Na semana passada, duas outras moções apresentadas pelos mesmos partidos também haviam sido derrotadas com placares bastante parecidos: 256 e 142 votos, respectivamente.

O resultado era esperado. Lecornu, de centro-direita, negociou com o Partido Socialista (PS), da esquerda moderada, algumas concessões no orçamento. Em troca, o PS, que teme perder deputados em caso de eleição antecipada, não apoiou as moções de censura. A LFI acusa o PS de trair o eleitorado de esquerda.
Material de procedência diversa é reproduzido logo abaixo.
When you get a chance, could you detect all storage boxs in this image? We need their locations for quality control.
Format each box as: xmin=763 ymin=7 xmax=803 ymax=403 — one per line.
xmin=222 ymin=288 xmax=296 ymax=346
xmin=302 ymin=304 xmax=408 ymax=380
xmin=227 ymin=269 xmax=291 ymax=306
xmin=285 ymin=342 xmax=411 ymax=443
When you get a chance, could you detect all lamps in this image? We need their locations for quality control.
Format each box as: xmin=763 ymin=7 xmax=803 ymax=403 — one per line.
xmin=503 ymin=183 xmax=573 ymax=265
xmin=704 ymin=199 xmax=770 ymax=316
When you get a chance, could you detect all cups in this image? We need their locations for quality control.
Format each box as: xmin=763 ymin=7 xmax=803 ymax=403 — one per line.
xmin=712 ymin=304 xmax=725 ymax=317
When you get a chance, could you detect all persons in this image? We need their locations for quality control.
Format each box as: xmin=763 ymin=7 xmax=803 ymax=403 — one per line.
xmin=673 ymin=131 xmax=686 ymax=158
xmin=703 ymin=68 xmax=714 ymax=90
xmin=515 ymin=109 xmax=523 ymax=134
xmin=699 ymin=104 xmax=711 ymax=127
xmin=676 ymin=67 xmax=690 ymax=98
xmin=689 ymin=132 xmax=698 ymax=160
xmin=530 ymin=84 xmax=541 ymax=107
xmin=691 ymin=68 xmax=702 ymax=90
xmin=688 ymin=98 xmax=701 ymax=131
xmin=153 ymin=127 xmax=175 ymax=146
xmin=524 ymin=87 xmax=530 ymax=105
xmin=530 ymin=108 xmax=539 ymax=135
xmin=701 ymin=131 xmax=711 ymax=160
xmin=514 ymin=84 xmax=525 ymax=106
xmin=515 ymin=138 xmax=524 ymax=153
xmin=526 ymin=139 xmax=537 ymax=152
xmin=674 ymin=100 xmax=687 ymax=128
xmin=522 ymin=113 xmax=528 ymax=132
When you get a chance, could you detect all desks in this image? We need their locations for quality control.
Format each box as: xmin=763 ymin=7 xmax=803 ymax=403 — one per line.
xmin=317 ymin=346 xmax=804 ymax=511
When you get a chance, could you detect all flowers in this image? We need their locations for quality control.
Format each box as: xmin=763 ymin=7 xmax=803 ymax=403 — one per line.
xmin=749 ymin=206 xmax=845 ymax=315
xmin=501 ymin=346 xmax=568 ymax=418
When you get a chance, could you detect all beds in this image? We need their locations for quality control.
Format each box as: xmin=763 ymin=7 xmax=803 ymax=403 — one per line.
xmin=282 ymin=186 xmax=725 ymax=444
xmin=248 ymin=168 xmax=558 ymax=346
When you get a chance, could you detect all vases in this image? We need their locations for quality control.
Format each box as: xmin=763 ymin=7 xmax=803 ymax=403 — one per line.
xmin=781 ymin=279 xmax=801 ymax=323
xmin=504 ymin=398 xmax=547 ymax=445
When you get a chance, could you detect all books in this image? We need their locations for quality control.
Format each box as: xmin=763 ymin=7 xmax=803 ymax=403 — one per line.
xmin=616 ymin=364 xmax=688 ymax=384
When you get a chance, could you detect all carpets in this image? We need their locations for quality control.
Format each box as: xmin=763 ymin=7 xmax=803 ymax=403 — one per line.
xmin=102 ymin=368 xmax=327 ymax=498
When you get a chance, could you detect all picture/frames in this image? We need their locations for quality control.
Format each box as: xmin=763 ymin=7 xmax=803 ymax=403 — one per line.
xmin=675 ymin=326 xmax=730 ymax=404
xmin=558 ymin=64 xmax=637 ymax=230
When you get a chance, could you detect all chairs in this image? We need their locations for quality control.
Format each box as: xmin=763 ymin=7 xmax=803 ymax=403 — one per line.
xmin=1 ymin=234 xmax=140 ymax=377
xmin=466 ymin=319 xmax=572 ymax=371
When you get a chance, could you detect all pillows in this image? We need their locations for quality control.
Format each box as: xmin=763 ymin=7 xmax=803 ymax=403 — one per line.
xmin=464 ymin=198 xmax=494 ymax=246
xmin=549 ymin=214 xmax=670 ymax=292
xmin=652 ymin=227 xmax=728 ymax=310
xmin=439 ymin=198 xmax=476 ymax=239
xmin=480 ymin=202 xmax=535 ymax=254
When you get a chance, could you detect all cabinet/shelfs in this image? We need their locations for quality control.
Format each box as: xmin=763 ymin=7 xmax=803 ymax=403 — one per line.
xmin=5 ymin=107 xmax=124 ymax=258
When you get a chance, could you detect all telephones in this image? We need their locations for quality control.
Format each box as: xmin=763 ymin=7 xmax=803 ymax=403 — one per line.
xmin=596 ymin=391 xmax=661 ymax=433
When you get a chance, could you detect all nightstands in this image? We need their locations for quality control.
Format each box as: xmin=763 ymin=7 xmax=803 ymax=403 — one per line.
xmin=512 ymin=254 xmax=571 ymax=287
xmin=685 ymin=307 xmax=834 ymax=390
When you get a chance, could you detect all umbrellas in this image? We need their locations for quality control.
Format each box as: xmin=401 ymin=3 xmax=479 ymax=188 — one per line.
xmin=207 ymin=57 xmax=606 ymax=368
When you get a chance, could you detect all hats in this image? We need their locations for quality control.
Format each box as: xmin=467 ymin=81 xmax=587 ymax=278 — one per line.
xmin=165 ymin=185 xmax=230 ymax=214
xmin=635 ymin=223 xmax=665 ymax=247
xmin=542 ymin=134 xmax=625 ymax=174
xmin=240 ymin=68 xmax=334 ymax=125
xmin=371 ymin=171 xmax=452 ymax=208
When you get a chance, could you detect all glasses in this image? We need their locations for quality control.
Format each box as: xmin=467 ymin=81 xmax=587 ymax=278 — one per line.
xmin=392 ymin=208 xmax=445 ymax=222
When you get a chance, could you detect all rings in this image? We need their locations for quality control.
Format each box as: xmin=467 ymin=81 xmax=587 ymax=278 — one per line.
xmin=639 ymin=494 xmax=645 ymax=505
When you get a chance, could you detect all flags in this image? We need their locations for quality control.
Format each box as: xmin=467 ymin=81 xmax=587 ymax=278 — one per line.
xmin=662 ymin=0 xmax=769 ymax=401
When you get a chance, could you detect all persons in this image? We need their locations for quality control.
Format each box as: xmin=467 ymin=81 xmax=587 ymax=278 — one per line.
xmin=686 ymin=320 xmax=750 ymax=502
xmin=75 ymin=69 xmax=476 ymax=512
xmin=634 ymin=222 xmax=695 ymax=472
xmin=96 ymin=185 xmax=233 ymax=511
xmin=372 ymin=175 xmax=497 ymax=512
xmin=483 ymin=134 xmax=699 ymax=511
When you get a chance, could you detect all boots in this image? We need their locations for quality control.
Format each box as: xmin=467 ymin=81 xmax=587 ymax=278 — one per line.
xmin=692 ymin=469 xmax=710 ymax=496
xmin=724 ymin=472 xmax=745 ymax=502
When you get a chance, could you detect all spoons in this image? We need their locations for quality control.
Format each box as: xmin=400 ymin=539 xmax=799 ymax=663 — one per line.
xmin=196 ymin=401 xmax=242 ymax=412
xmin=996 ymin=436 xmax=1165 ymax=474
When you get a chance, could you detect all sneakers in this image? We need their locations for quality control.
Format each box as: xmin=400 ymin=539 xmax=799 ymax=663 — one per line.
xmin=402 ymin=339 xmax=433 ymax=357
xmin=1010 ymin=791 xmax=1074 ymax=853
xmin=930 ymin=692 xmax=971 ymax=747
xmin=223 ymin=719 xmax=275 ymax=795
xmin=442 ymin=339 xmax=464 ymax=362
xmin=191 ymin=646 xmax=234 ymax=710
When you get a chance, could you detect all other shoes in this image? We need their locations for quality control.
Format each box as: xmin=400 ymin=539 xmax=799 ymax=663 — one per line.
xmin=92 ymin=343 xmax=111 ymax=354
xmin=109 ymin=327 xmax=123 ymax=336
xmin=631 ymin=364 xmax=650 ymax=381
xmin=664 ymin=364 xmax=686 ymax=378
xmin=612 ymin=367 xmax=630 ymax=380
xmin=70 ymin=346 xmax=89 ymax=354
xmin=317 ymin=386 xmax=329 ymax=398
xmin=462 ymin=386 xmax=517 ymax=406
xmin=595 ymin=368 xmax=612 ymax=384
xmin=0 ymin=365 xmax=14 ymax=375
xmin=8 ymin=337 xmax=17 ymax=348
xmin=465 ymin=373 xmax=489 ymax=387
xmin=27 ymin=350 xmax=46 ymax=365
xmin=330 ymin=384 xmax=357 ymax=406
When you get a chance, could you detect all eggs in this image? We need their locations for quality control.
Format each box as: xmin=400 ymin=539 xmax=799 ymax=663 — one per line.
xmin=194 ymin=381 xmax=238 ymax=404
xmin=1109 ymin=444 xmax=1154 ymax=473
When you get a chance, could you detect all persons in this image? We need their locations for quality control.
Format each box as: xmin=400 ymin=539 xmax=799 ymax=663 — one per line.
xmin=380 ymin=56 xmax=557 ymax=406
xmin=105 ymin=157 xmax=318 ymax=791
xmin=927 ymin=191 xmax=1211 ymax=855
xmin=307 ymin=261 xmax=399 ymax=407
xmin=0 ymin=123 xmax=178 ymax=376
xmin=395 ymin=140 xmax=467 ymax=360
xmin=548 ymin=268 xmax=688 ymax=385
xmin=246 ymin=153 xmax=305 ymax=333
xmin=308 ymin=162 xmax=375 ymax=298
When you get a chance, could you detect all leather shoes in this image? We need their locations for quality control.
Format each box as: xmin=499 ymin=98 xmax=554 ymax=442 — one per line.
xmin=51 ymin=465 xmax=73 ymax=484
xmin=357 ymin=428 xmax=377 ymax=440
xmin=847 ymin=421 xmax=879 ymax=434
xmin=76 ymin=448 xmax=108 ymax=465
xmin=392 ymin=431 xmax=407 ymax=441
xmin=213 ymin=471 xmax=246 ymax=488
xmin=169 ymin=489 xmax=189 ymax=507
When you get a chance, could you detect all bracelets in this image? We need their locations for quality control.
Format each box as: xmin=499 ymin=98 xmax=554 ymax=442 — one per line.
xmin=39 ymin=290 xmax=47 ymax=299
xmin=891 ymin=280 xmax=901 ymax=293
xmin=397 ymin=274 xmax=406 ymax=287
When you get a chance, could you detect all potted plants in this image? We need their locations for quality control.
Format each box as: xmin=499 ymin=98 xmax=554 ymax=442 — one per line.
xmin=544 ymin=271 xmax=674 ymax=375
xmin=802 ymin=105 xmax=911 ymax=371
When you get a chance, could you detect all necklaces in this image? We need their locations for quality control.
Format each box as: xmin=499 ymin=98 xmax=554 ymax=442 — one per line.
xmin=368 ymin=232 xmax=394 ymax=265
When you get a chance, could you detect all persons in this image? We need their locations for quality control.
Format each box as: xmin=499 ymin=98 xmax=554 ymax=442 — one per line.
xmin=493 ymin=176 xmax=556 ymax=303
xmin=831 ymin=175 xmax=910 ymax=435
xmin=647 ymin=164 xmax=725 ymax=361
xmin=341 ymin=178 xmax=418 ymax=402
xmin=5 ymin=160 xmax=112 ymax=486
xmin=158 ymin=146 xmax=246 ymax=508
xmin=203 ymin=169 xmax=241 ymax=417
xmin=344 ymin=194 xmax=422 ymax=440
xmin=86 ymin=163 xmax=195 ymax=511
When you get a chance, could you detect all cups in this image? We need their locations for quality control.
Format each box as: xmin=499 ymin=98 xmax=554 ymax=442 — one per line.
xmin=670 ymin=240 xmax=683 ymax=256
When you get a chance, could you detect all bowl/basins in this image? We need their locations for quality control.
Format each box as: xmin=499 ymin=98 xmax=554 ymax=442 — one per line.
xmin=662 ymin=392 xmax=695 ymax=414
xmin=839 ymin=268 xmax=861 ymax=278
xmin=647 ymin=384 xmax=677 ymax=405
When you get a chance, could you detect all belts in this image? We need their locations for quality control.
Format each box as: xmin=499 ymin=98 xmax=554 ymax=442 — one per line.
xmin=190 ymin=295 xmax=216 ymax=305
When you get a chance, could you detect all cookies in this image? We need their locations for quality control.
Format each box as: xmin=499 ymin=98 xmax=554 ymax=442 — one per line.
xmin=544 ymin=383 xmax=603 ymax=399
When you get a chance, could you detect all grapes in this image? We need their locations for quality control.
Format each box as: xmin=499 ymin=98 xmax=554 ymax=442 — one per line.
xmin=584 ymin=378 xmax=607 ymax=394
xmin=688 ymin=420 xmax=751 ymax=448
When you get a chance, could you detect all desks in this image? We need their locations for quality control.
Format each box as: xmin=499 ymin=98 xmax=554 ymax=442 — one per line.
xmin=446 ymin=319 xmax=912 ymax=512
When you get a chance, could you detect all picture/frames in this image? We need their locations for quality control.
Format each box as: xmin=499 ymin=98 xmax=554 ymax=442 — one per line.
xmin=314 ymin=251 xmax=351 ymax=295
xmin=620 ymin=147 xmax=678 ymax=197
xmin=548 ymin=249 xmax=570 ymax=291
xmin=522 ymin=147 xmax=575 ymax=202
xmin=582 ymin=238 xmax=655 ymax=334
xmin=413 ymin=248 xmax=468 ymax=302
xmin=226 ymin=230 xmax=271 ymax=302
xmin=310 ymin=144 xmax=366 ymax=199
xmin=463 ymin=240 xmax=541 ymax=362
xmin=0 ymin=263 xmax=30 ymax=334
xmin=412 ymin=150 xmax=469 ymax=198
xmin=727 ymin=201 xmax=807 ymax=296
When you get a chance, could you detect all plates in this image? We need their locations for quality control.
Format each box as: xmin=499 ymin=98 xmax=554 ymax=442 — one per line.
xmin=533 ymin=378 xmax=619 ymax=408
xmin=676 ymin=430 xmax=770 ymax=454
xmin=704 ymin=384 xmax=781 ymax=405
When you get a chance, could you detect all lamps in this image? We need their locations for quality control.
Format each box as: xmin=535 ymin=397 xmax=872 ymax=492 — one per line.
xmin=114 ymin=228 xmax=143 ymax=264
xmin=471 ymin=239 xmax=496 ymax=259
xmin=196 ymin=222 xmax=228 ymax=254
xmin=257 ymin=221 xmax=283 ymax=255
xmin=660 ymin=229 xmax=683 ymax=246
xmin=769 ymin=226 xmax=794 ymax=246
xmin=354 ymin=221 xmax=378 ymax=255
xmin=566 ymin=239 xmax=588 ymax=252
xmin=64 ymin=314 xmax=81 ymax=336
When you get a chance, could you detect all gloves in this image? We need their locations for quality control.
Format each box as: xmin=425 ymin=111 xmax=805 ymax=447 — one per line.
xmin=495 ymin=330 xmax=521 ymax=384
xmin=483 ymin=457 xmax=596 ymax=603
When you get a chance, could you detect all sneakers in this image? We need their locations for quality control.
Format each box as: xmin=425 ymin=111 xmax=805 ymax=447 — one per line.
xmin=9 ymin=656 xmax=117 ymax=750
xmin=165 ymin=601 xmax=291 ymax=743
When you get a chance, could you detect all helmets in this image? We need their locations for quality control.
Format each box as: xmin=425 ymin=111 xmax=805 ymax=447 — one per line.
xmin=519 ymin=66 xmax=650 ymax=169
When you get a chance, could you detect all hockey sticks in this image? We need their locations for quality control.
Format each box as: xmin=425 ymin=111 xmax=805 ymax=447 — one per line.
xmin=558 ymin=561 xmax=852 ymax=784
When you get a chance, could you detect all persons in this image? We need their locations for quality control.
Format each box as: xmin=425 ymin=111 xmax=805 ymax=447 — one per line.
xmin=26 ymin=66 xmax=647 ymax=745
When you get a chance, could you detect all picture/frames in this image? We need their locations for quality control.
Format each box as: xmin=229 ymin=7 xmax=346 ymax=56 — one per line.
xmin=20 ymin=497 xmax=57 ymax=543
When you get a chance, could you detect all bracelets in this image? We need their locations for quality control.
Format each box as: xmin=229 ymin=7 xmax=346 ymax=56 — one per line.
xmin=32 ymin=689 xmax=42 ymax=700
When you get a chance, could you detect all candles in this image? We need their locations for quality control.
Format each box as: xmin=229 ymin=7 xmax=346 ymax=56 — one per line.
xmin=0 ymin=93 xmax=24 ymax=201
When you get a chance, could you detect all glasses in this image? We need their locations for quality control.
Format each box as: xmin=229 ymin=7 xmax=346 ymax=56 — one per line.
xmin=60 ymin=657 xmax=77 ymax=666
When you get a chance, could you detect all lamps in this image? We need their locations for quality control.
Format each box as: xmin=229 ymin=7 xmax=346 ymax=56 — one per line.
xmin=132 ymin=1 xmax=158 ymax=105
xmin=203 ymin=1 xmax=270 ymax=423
Diante do impasse na negociação do orçamento, Lecornu havia anunciado no início da semana que recorreria ao artigo 49, alínea 3 da Constituição de 1958, que permite impor algumas leis sem votação.

Ao fazer isso, descumpriu promessa feita no final do ano passado de que não usaria o “49.3”, como é chamado o dispositivo, para governar.

Criado, em tese, para situações excepcionais, o 49.3 banalizou-se progressivamente, até que em 2008 uma reforma constitucional limitou seu uso às leis orçamentárias, além de uma única lei de outro assunto a cada ano.

Apesar dessa limitação, os quatro chefes de governo anteriores nomeados por Macron acionaram 29 vezes o 49.3 desde 2017. Um deles, Michel Barnier, foi derrubado em 2024 por uma moção de censura ao tentar aprovar dessa forma o orçamento da seguridade social.

O 49.3 foi criado para dar maior estabilidade dos governos. Ao disporem desse instrumento, podem contornar a obstrução da oposição. Antes dele, o sistema parlamentar francês era sujeito a constantes crises. Porém, a simples existência do dispositivo acaba inibindo o debate parlamentar, porque exime o primeiro-ministro de negociar com as bancadas.

Mesmo tendo prometido não utilizar o 49.3, Lecornu sabia que bastaria voltar atrás em sua palavra -o que ele acabou fazendo, como previam, desde o final do ano passado, os líderes da oposição.

O pano de fundo do debate político atual na França é a eleição presidencial prevista para abril de 2027. A Constituição impede Macron de concorrer a um terceiro mandato. O presidente foi abandonado por seus possíveis herdeiros políticos, como os ex-premiês Édouard Philippe e Gabriel Attal. Nenhum dos dois quer carregar o legado de Macron.

Em março, haverá eleições municipais na França. Vistas como um termômetro para a votação de 2027, elas também influenciam as atitudes dos partidos em relação a Lecornu. A maior atenção é para o pleito em Paris, onde a atual ministra da Cultura, Rachida Dati, de direita, desponta como favorita.

Apesar da impopularidade apontada pelas pesquisas, pelo menos na moda Macron está ditando tendências. O sucesso dos óculos escuros tipo aviador que o presidente usou no Fórum Econômico Mundial em Davos, na Suíça, por conta de uma hemorragia ocular, levou a uma alta de quase 50% nas ações do fabricante, uma empresa do sul da França sob controle italiano.